◆ TO BE DONE: Will you write out all the entries below exactly?
# # #
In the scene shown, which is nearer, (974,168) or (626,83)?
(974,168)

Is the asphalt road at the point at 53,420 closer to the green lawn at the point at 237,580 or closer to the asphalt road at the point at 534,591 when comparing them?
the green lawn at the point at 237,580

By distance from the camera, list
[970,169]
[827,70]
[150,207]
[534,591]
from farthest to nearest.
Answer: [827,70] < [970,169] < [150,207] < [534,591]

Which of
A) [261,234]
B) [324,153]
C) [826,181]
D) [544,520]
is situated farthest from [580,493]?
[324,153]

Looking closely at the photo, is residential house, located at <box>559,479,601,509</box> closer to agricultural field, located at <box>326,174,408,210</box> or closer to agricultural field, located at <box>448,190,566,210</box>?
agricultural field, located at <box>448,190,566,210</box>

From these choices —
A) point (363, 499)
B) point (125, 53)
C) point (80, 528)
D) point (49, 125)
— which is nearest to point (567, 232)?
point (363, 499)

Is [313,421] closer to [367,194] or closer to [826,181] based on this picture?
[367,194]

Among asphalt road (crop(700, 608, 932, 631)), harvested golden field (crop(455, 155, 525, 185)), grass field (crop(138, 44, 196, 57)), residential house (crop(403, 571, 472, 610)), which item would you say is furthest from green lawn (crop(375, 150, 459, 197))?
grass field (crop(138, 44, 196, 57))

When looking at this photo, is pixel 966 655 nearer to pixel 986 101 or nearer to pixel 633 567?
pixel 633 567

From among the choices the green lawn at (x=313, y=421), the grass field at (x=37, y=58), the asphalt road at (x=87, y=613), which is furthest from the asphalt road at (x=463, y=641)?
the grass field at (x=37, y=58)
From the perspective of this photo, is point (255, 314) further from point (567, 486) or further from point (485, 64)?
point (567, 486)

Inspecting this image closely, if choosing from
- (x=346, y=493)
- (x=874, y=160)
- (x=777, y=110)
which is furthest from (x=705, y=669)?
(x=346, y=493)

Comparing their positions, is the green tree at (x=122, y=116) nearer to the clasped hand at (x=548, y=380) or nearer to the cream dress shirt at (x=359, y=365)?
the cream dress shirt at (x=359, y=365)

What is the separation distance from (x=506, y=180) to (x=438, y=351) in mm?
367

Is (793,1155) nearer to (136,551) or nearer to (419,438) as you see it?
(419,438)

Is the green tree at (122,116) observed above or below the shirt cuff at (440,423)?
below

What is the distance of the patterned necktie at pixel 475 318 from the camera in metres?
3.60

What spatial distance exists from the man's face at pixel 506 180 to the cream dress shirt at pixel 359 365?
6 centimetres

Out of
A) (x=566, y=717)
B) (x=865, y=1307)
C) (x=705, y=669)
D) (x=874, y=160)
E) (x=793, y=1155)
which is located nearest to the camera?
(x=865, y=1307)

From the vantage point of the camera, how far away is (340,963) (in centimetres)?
# # #
◆ IN RESPONSE:
In the scene shown, which is nearer, (974,168) or (626,83)?
(974,168)

Is the asphalt road at the point at 53,420 closer to the green lawn at the point at 237,580 or closer to the asphalt road at the point at 534,591 when comparing them?
the green lawn at the point at 237,580

By distance from the camera, list
[970,169]
[827,70]
[150,207]
[534,591]
from farthest to nearest.
Answer: [827,70] < [970,169] < [150,207] < [534,591]

Which of
A) [261,234]
B) [324,153]
C) [826,181]
D) [544,520]
is situated farthest from [580,493]?
[324,153]

Looking closely at the photo, is residential house, located at <box>559,479,601,509</box> closer to agricultural field, located at <box>326,174,408,210</box> or closer to agricultural field, located at <box>448,190,566,210</box>?
agricultural field, located at <box>448,190,566,210</box>

From these choices —
A) point (363, 499)
B) point (125, 53)
C) point (80, 528)
D) point (49, 125)
— which is nearest to point (567, 232)?
point (363, 499)

Is [313,421] closer to [367,194] or closer to [826,181] based on this picture?
[367,194]

Among asphalt road (crop(700, 608, 932, 631)), harvested golden field (crop(455, 155, 525, 185)), grass field (crop(138, 44, 196, 57)), residential house (crop(403, 571, 472, 610)), which item would you say is furthest from green lawn (crop(375, 150, 459, 197))?
grass field (crop(138, 44, 196, 57))

When looking at this photo, is pixel 966 655 nearer to pixel 986 101 or nearer to pixel 633 567?
pixel 633 567

From among the choices the green lawn at (x=313, y=421), the grass field at (x=37, y=58), the asphalt road at (x=87, y=613), which is furthest from the asphalt road at (x=463, y=641)?
the grass field at (x=37, y=58)
From the perspective of this photo, is point (255, 314) further from point (567, 486) or further from point (485, 64)?
point (567, 486)

Inspecting this image closely, if choosing from
- (x=346, y=493)
- (x=874, y=160)
- (x=777, y=110)
which is furthest from (x=705, y=669)?
(x=346, y=493)

Comparing their positions, is the green tree at (x=122, y=116) nearer to the clasped hand at (x=548, y=380) or nearer to the cream dress shirt at (x=359, y=365)?
the cream dress shirt at (x=359, y=365)

What is the separation distance from (x=506, y=180) to (x=438, y=351) in mm?
367

Is (793,1155) nearer to (136,551) or nearer to (419,438) as you see it?
(419,438)

Is the green tree at (122,116) observed above or below the shirt cuff at (440,423)?
below

What is the distance of the patterned necktie at pixel 475 318 from the camera in metres?
3.60

What spatial distance exists from the man's face at pixel 506 180 to the cream dress shirt at pixel 359 365?
6 centimetres

Out of
A) (x=566, y=717)
B) (x=865, y=1307)
C) (x=705, y=669)
D) (x=874, y=160)
E) (x=793, y=1155)
which is located nearest to the camera?
(x=865, y=1307)

From the vantage point of the camera, how far away is (340,963) (in centimetres)?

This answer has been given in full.